DOCUMENT EXCERPT ▸
++++++++++
On Nov 24, 2008, at 3:57 PM, Brice Figureau wrote:
>
> Hi,
>
> I'm trimming the discussion because I plan to answer on the language
> part later when I'll have more time.
Cool.
>
>>>>>> Luke wrote:
>>>>>> Barring any brilliant ideas from others, I'd say just provide the
>>>>>> behaviour change described above (the local resource query
>>>>>> operates
>>>>>> against all resources, and marks virtual resources as non-
>>>>>> virtual).
>
>>>>> Brice wrote:
>>>>> OK, so instead of acting only on virtual resources, we scan both
>>>>> virtual
>>>>> resources and catalog resources, select them, override them
>>>>> accordingly
>>>>> and if we ever encounter one that is virtual, we realize it.
>>>>> Is it right?
>
> I did the aforementionned change and it seems to work fine.
> This is a small addition to my current patch for 1088.
Sounds good.
>
> I didn't started working on the syntax change yet, I'm not sure we
> finally agreed on something. That'll be the subject of another e-mail
> quoting the previous part of the discussion.
Ok.
>
>>>>>> Note that the evaluate_generators method in Parser::Compiler
>>>>>> should
>>>>>> be
>>>>>> evaluated to make sure its behaviour still makes sense with this
>>>>>> change, along with the 'fail_on_unevaluated' method in the same
>>>>>> class.
>>>>> I'll try to assess this later this week. But I think
>>>>> evaluate_generators
>>>>> will still be used by storeconfigs resources, right?
++++++++++
MATERIAL PROVIDED ▸
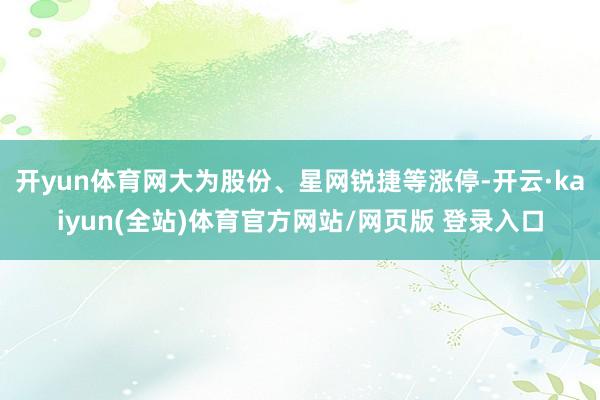 开yun体育网大为股份、星网锐捷等涨停-开云·kaiyun(全站)体育官方网站/网页版 登录入口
++++++++++
WHAT TO WORK ON ▸
- a) Render this sentence from the email thread in Spanish: "This is a small addition to my current patch for 1088."
- b) Please echo the stretch of the email thread from "On Nov 24, 2008, at" through "have more time." word for word.
The data is material that stands apart from the email thread.

ANSWERS ▸
- a) Esta es una pequeña adición a mi parche actual para 1088.

- b)
On Nov 24, 2008, at 3:57 PM, Brice Figureau wrote:
>
> Hi,
>
> I'm trimming the discussion because I plan to answer on the language
> part later when I'll have more time.